In 2012, five teenagers in Elkhart, Indiana, attempted to burgle a house they thought was empty. It wasn't. The homeowner, Rodney Scott, shot and killed 21-year-old Danzele Johnson, and the surviving four - including three 16- and 17-year-olds - were charged with felony murder. Because Indiana mandates that anyone 16 or older accused of murder be tried as an adult, they were sentenced to at least 50 years each.

Blake Layman got 55 years until the Indiana Supreme Court stepped in, ruling that punishing a teenager like a fully formed adult is "disproportionate" given what science tells us about adolescent brains being glorified risk-assessment sponges. The court reduced the charges to burglary. Indiana later passed some reforms, but prosecutors can still charge children as young as 12 as adults. Because why learn from evidence when you can learn from vibes?

Despite decades of research showing that locking up kids makes them more likely to reoffend, and despite FBI data showing juvenile crime and arrests have plummeted about 75 percent since 1995, lawmakers are once again racing to throw minors into adult prisons. In April, Missouri Governor Mike Kehoe signed a bill allowing more juveniles to be tried as adults, explaining that if kids "act like an adult and commit a crime like an adult, they need to understand that those... have consequences." Never mind that consequences for adults are famously a deterrent to all crime everywhere.

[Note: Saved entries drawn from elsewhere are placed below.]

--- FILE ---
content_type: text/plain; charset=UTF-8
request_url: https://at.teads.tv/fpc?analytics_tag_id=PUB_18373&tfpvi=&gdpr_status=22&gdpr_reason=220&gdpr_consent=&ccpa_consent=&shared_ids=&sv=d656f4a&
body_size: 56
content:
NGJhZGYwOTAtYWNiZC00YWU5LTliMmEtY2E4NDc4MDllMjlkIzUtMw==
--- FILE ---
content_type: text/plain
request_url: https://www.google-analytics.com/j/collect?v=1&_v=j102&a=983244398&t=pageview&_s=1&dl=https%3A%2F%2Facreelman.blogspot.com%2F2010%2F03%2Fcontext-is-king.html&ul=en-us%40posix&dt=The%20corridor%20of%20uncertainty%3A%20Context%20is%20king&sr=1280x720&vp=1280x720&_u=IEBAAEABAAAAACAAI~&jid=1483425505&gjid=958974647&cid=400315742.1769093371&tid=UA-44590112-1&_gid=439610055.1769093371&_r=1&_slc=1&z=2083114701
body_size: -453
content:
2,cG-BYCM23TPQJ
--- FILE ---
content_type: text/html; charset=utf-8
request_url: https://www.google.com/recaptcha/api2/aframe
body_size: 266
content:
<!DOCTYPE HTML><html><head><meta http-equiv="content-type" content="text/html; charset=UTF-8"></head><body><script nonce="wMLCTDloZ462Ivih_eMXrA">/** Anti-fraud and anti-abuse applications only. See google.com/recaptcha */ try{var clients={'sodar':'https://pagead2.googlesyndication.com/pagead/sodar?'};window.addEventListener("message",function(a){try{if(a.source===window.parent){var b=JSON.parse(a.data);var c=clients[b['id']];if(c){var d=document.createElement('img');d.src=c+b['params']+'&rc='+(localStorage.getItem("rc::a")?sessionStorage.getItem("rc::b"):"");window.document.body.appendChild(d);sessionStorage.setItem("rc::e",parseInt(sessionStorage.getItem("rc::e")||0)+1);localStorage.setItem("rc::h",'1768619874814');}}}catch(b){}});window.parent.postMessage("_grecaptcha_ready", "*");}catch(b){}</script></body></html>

Tennessee now allows 15-year-olds to be tried as adults for shoplifting or stealing firearms. Kentucky lets prosecutors charge 15-year-olds as adults for using firearms in certain felonies. North Carolina mandates 16- and 17-year-olds charged with serious felonies start in adult court. Louisiana, which stopped automatically prosecuting 17-year-olds as adults in 2019, reversed course in 2024. Crime-data analysts note that Louisiana's pandemic crime spike mirrored national trends - and has been falling since 2023 - but who needs data when you have "eagerness" to appear tough? As Rutgers law professor Laura Cohen put it, youth offenders have no natural lobbyist constituency, making them "a relatively easy target."

The 1980s and '90s tough-on-crime wave produced an "explosion of incarceration" and a slew of "auto-charging" laws that eliminated judicial discretion. Studies in the 2000s found these measures did little to deter young people from crime. In 2005, the Supreme Court ruled in Roper v. Simmons that executing minors is unconstitutional, and "raise the age" laws spread. After Massachusetts raised the adult prosecution age to 18 in 2013, juvenile arrests dropped 56 percent. Connecticut saw arrests of kids 17 and under drop by more than half after its 2012 raise-the-age law. Opponents couldn't argue those weren't working, so they presumably argued they were working too well.

Then the pandemic crime bump gave reformers pause. Never mind that youth violent crime in 2021 was three-fourths of the 2012 rate and one-third of the 1995 rate. As Columbia Law professor Josh Gupta-Kagan put it, the pandemic "took some of the momentum out of" reform. Now the country is in a state of "equipoise," per Cohen, with progressive reforms staying in some places and being dismantled in others, mainly Republican-led states. "A classic example of bad cases making bad law," she said.

Los Angeles illustrates the whiplash. In 2020, DA George Gascón vowed to stop prosecuting children as adults, but pivoted in 2022 after public furor over a 26-year-old trans woman sentenced to two years in juvenile lockup for sexually assaulting a 10-year-old when she was under 18. By 2024, incoming DA Nathan Hochman pledged to undo Gascón's "pro-criminal blanket policies."

Peter Moskos of John Jay College argues the backlash is a natural consequence of progressive overreach. "We need some accountability," he said. "The left won't talk about punishment at all." Supporters like Senator Marsha Blackburn (R-TN) insist that "violent criminals shouldn't be let off the hook just because they are under the age of 18." Tennessee State Senator Brent Taylor explained his support for the state's new law by saying, "We have to make crime illegal again!" - a statement that implies crime has somehow been legal this whole time.

But data from John Jay College's Research and Evaluation Center found that youth under 18 still account for a small portion of New York City's violent crime, and pandemic violence trends among youth "mirrored the scale and direction of trends among adults." So raise-the-age laws didn't cause a spike; the pandemic did. But that would require lawmakers to read a study instead of a headline.

In the end, the cycle continues: crime goes up, politicians crack down on kids, studies show it doesn't work, crime goes down, politicians claim credit, crime goes up again, and everyone pretends the studies don't exist. At this rate, we'll be having this same conversation in 2050, possibly about sentencing toddlers as adults for crying too loudly.